**Your goal**
Copy the passage from this bat mitzvah reflection word for word, between "But lately, when" and "to reach daylight.", inclusive.

**Document passage**
Thirty years ago this month I celebrated my Bat Mitzvah. When I was eleven my father asked me what I wanted to do for my bat mitzvah and I said “everything my brothers did.” While I am sure my parents thought this was a typical sass answer from their daughter - and it was - I was also sincere. I had studied Hebrew for years and there was no way that my dad was going to stand up and read prayers that I was fully equipped to read. The answer stemmed from an inner knowing that how women were treated in synagogue with limitations and at times not even counted as a person was not just. My parents took my sass answer, and went about changing the institution. My bat mitzvah on that Saturday morning in October was a place divided. Those that did not want to witness a woman reading from the Torah held a separate service downstairs. And those that were ready for the change and those that were willing to grow - witnessed me leading much of the service, reading from the Torah, and unknowingly observed a powerful change of heart from a congregational Elder. This ceremony is a powerful reminder to me that social justice is at the very heart of my being and that we can be champions of that change, or uphold the institutions that seek to divide.
But lately, when I think of that weekend, another story emerges as significant as changing an institution. It is a story that I have told countless times, but this year has taken on new insights for me. It is a seed planted 30 years ago. During my bat mitzvah weekend, at our house, my great Aunt Henrietta sat me down at my father’s turned leg writing desk, took out a regular deck of cards, and read my fortune. This is the moment something in my soul was given the words for what it knew was possible - the moment when something I had known deep inside me sparked alive, sprouted and started pushing through the darkness of the fertile soil to reach daylight.

**Excerpted records**

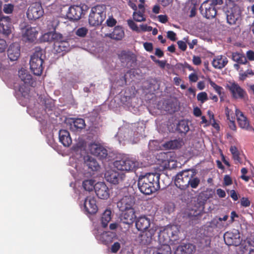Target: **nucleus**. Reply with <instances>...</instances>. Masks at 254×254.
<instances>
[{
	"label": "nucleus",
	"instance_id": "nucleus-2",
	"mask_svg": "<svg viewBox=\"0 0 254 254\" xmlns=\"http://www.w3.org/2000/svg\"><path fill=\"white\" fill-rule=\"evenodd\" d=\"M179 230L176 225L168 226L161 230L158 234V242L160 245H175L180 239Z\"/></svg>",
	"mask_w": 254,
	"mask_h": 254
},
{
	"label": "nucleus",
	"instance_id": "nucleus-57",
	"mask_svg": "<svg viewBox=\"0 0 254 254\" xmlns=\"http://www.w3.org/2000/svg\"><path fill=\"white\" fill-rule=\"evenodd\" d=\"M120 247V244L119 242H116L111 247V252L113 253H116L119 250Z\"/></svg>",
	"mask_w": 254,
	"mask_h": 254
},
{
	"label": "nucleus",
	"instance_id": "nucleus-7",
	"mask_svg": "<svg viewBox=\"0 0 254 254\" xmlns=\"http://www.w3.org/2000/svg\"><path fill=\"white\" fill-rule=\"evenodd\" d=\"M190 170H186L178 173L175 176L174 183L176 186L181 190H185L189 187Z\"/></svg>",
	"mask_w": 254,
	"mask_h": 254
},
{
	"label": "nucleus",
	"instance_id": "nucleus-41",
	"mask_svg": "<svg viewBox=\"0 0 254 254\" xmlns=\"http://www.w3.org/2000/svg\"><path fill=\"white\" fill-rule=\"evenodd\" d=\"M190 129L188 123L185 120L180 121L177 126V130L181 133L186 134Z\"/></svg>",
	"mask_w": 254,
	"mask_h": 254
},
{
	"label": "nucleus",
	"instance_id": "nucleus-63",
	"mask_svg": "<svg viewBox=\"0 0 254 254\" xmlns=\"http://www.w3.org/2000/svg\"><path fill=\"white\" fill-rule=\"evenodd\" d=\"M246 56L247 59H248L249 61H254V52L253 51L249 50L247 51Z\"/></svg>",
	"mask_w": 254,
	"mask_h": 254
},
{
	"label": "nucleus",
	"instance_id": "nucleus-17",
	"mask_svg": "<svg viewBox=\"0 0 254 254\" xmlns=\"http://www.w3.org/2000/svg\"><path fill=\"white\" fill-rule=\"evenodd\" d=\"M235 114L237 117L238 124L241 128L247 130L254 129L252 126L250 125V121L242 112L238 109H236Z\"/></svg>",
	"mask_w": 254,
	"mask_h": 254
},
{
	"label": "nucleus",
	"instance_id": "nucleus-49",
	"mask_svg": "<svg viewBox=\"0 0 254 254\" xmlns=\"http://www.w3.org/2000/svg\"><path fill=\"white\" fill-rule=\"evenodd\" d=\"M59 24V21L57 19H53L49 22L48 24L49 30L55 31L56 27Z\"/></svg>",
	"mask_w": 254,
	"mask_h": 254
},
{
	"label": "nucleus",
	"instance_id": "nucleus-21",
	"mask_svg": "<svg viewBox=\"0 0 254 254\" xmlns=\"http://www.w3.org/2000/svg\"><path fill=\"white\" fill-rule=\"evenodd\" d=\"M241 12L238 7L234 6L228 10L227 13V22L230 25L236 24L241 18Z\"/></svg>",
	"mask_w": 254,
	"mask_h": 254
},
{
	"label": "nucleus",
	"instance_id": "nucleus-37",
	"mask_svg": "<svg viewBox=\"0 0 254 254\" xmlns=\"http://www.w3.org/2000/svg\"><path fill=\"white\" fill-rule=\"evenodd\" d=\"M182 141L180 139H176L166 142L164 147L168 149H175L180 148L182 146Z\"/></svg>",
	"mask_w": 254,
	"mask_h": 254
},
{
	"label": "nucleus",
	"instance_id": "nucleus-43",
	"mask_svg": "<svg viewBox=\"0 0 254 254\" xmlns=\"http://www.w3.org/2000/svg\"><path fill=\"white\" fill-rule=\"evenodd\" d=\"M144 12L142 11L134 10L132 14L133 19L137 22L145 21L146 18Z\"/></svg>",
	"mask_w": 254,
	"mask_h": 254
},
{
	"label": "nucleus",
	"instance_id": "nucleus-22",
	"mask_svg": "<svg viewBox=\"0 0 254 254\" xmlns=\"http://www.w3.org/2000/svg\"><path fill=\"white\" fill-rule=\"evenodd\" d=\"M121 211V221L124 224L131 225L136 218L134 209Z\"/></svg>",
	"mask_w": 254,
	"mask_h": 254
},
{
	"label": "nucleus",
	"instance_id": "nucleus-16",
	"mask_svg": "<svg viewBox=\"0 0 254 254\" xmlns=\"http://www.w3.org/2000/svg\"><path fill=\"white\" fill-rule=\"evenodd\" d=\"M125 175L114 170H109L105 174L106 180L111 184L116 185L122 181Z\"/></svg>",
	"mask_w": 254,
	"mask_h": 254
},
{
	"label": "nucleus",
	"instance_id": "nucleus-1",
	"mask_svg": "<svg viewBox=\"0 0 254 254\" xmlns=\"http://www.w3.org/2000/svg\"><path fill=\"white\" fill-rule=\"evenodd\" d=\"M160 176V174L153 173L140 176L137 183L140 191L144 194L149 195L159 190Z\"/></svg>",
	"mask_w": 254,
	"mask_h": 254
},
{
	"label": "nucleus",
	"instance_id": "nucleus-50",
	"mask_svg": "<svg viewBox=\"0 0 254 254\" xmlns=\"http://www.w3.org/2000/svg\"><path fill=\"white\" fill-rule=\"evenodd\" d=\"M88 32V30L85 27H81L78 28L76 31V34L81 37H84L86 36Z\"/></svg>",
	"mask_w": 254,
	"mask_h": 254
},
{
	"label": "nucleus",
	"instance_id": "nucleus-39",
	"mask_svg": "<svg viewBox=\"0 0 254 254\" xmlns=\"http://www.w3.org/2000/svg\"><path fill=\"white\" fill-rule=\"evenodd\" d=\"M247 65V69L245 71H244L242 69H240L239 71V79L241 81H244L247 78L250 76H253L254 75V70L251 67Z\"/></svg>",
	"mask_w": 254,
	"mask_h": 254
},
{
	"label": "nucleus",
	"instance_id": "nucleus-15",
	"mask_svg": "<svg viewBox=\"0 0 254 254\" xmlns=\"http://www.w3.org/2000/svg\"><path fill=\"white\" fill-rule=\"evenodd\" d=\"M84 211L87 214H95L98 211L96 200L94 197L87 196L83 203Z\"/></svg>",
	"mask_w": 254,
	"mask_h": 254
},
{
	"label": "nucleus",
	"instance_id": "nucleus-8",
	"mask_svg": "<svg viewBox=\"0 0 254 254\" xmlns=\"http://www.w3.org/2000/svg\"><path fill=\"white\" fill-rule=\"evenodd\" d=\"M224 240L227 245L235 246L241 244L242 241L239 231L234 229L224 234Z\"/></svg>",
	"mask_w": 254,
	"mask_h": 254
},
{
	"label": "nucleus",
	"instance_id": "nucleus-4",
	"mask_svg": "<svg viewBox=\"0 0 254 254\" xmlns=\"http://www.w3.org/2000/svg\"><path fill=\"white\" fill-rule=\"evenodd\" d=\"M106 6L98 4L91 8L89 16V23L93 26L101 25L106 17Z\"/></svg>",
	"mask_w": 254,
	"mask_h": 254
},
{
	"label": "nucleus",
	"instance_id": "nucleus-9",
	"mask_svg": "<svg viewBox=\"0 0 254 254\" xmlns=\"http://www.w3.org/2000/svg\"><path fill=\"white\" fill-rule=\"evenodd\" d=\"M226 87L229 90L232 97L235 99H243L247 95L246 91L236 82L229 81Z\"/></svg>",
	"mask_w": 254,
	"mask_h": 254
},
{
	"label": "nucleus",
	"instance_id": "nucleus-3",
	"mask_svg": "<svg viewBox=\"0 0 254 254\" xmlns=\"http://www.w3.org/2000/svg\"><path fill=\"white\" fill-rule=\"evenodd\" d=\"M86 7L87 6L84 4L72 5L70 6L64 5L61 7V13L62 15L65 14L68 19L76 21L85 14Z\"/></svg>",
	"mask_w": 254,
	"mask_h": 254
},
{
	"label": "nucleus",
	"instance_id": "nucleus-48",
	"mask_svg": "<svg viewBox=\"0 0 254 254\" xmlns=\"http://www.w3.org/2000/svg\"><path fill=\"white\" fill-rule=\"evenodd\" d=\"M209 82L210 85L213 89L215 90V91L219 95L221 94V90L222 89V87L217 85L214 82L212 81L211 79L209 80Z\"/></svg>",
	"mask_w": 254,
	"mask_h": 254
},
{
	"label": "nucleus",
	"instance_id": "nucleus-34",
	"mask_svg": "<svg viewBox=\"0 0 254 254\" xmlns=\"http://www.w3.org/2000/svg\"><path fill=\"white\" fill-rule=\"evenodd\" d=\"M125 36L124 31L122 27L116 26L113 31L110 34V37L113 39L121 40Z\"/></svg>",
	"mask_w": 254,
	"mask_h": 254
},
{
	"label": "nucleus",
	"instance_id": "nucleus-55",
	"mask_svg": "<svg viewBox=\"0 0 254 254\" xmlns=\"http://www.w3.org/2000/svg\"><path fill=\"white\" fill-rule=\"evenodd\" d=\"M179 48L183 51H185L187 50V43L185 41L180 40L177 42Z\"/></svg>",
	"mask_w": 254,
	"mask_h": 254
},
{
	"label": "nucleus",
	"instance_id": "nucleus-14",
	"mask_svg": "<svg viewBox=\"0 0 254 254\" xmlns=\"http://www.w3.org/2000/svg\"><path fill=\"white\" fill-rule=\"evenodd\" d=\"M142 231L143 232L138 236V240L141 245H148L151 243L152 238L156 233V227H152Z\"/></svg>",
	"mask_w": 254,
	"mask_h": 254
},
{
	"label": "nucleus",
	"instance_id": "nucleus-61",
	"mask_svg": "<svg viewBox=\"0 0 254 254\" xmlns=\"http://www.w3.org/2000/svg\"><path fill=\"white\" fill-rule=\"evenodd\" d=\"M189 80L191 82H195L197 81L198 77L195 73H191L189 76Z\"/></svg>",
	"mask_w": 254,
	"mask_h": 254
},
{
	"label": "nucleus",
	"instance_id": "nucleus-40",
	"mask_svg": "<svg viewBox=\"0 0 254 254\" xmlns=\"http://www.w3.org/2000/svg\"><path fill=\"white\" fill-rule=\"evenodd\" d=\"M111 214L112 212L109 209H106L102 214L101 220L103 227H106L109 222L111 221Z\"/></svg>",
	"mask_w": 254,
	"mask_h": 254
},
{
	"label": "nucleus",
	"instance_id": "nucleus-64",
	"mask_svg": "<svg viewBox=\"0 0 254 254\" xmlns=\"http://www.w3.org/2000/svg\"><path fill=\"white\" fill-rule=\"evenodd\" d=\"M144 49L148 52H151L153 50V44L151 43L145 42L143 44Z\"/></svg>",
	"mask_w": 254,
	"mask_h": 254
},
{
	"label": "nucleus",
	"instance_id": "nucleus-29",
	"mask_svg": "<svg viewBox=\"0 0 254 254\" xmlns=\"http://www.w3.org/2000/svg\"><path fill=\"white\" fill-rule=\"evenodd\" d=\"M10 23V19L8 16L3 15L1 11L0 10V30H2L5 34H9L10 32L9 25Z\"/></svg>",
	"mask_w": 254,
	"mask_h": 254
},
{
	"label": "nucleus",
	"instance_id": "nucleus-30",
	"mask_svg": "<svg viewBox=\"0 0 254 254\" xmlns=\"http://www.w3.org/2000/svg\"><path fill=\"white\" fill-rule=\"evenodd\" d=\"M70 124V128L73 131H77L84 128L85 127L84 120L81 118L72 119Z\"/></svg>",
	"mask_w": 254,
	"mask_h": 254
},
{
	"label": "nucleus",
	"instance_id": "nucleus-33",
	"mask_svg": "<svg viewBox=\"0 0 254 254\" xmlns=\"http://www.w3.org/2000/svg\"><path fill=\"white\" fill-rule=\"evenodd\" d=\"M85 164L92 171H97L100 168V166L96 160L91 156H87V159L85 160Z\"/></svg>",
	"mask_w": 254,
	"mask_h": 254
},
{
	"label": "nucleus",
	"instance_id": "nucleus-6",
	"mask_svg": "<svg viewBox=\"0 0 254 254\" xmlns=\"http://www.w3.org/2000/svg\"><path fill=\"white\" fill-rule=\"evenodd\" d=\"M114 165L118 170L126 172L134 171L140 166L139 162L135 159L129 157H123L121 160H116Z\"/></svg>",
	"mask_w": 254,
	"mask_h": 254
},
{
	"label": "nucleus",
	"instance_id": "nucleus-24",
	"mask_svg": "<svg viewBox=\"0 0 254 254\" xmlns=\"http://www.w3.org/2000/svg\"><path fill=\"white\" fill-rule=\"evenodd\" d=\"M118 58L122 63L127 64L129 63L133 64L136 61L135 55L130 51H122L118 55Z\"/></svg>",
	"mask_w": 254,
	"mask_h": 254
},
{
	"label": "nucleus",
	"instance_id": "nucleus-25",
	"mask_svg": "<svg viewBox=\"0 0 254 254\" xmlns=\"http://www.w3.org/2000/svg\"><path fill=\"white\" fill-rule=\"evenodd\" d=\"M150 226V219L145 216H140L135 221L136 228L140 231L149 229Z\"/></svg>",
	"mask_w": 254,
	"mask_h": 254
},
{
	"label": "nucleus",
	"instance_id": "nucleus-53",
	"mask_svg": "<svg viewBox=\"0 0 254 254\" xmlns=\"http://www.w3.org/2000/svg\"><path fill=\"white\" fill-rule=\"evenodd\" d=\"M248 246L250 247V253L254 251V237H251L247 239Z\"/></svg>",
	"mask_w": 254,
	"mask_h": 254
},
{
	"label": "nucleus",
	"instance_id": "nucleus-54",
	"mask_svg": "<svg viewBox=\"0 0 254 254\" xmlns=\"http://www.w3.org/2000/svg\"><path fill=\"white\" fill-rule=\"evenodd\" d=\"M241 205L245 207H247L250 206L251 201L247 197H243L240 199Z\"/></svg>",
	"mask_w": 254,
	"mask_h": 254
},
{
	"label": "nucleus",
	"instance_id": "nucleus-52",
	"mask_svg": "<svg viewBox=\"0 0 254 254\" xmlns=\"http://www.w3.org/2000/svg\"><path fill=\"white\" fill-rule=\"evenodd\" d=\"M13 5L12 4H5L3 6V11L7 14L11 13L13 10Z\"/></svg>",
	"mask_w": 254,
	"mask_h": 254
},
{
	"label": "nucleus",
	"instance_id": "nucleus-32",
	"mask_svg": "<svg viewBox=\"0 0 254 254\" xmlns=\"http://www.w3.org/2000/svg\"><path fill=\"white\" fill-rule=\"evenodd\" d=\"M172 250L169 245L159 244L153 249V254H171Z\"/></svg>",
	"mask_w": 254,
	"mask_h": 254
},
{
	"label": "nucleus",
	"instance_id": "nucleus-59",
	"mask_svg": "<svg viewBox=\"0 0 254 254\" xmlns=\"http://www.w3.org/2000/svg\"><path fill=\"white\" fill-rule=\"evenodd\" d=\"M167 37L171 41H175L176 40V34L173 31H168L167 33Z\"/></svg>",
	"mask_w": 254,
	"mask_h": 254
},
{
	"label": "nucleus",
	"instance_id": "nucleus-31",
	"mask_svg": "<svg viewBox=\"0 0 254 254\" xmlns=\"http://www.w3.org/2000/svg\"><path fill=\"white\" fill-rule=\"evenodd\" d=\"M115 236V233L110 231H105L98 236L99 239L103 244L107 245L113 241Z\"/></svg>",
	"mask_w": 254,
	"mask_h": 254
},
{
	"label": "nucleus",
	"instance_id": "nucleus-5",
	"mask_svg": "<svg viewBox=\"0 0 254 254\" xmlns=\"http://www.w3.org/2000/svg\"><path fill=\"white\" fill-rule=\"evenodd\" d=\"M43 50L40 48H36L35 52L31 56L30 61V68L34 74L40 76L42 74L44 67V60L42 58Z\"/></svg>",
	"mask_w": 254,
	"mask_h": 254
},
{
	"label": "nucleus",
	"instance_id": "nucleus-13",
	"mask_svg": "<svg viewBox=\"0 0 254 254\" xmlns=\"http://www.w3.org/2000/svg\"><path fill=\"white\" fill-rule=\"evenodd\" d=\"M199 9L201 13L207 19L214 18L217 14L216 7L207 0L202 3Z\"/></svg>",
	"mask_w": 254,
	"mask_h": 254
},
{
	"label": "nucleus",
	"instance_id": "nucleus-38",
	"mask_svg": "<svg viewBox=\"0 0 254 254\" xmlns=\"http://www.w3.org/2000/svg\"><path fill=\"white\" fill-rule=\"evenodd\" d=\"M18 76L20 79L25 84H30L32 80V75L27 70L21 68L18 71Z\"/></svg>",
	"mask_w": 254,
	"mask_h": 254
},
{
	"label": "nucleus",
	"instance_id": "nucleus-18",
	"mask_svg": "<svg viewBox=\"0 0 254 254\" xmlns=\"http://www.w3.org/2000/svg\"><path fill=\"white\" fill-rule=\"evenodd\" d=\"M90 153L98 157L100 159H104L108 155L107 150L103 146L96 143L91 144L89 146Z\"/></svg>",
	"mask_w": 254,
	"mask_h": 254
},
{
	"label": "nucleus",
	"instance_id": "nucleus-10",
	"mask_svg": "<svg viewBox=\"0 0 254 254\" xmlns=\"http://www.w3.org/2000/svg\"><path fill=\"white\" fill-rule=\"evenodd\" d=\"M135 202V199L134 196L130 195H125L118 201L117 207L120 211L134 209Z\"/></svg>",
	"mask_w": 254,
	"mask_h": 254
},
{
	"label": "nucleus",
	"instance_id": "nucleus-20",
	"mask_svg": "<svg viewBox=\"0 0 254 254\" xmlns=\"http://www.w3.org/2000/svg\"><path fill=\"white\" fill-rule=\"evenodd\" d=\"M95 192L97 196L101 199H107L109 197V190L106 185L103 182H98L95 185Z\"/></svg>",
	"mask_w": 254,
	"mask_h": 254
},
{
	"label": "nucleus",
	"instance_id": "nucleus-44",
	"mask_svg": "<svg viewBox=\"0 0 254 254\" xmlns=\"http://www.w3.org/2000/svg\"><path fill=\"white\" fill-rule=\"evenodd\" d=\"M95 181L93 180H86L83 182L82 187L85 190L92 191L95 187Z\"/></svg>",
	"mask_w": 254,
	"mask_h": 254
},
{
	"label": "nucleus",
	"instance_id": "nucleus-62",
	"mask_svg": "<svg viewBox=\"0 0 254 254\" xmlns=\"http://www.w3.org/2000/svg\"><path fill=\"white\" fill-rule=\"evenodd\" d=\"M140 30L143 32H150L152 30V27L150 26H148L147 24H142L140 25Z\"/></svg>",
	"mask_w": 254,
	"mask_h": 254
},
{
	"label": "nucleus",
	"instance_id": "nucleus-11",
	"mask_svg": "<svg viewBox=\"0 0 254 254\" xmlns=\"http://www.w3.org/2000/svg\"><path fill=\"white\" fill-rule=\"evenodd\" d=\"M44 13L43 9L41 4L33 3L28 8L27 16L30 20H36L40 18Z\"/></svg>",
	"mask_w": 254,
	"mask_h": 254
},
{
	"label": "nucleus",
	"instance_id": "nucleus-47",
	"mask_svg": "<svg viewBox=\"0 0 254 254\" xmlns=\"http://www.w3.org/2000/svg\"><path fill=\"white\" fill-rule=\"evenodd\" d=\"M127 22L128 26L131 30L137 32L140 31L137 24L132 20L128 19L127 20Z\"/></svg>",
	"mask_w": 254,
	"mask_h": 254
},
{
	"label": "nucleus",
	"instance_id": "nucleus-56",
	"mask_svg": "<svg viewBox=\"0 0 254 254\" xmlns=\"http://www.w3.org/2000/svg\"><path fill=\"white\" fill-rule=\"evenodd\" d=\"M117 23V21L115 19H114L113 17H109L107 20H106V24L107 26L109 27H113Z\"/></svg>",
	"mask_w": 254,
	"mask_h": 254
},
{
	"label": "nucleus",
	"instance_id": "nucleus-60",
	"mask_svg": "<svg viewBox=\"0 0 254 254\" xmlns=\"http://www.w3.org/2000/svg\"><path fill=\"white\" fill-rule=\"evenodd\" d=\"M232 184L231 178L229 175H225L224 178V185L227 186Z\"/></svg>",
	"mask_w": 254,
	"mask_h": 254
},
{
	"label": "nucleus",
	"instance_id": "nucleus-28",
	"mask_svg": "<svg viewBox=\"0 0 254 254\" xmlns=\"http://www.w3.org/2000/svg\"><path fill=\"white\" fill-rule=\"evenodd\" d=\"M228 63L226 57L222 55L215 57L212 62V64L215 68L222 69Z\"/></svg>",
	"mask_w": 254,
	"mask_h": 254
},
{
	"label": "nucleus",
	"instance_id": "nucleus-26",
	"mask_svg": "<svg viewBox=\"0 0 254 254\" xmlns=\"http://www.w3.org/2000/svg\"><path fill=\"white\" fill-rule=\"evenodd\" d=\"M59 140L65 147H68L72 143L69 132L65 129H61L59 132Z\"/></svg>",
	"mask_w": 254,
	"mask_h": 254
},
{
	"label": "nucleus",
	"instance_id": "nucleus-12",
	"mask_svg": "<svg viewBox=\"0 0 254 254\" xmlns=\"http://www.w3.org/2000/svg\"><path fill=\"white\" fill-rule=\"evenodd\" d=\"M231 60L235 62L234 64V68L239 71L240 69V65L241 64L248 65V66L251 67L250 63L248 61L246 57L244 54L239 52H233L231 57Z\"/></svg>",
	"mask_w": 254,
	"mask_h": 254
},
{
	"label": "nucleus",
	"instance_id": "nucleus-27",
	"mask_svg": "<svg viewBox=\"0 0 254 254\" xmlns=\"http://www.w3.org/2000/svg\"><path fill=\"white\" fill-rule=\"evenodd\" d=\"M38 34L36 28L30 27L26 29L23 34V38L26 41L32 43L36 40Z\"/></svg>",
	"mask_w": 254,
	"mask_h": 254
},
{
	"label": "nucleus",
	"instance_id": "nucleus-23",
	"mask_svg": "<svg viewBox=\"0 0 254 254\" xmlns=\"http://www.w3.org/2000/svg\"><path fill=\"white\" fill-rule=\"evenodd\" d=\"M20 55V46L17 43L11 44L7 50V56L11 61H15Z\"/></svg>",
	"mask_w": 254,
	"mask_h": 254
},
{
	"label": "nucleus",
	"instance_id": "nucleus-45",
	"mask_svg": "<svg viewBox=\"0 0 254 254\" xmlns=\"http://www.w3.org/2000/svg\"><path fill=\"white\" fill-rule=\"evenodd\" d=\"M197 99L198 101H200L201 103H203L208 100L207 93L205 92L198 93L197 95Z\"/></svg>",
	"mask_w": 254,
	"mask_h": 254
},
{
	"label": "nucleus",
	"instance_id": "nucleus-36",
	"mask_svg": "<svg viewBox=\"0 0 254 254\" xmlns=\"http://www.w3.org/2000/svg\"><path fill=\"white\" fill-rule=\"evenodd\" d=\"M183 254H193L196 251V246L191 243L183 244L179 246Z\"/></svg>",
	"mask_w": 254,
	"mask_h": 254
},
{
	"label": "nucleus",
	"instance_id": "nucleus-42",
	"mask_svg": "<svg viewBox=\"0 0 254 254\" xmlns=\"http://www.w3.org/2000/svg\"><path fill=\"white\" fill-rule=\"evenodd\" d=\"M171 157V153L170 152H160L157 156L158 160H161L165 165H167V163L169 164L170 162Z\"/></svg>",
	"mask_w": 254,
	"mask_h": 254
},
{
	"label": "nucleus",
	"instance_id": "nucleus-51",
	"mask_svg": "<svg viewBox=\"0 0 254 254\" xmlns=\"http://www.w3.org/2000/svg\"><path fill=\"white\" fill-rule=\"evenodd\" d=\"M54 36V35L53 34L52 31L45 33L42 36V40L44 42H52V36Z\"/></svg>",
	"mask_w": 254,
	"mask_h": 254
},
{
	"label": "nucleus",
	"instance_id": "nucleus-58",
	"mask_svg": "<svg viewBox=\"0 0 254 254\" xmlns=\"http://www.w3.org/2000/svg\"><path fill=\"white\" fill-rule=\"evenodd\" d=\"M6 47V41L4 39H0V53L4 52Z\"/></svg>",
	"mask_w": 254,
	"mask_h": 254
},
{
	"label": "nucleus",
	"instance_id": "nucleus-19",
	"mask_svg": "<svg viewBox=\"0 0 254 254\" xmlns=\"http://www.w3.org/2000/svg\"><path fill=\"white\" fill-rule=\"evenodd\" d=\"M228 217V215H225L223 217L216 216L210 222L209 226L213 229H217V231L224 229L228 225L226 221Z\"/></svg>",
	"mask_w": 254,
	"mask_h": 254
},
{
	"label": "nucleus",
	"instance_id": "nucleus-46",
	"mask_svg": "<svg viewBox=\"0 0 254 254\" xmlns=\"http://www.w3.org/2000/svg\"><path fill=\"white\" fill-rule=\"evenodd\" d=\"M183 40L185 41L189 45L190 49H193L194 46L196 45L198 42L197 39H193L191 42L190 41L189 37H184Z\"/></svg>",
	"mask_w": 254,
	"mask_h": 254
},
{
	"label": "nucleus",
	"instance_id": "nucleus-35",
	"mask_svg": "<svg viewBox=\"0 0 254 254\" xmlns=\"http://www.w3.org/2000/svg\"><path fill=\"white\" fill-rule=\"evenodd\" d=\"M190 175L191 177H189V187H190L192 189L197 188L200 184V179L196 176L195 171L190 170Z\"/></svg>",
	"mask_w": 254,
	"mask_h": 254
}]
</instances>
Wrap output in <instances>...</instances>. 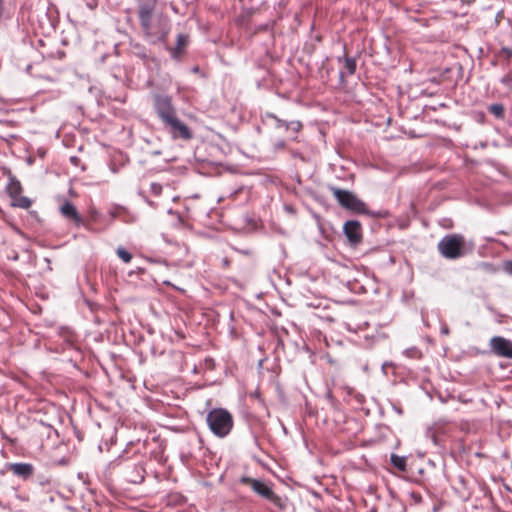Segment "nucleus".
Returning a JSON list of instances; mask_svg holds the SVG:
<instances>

**Written reply**
But lately, when I think of that weekend, another story emerges as significant as changing an institution. It is a story that I have told countless times, but this year has taken on new insights for me. It is a seed planted 30 years ago. During my bat mitzvah weekend, at our house, my great Aunt Henrietta sat me down at my father’s turned leg writing desk, took out a regular deck of cards, and read my fortune. This is the moment something in my soul was given the words for what it knew was possible - the moment when something I had known deep inside me sparked alive, sprouted and started pushing through the darkness of the fertile soil to reach daylight.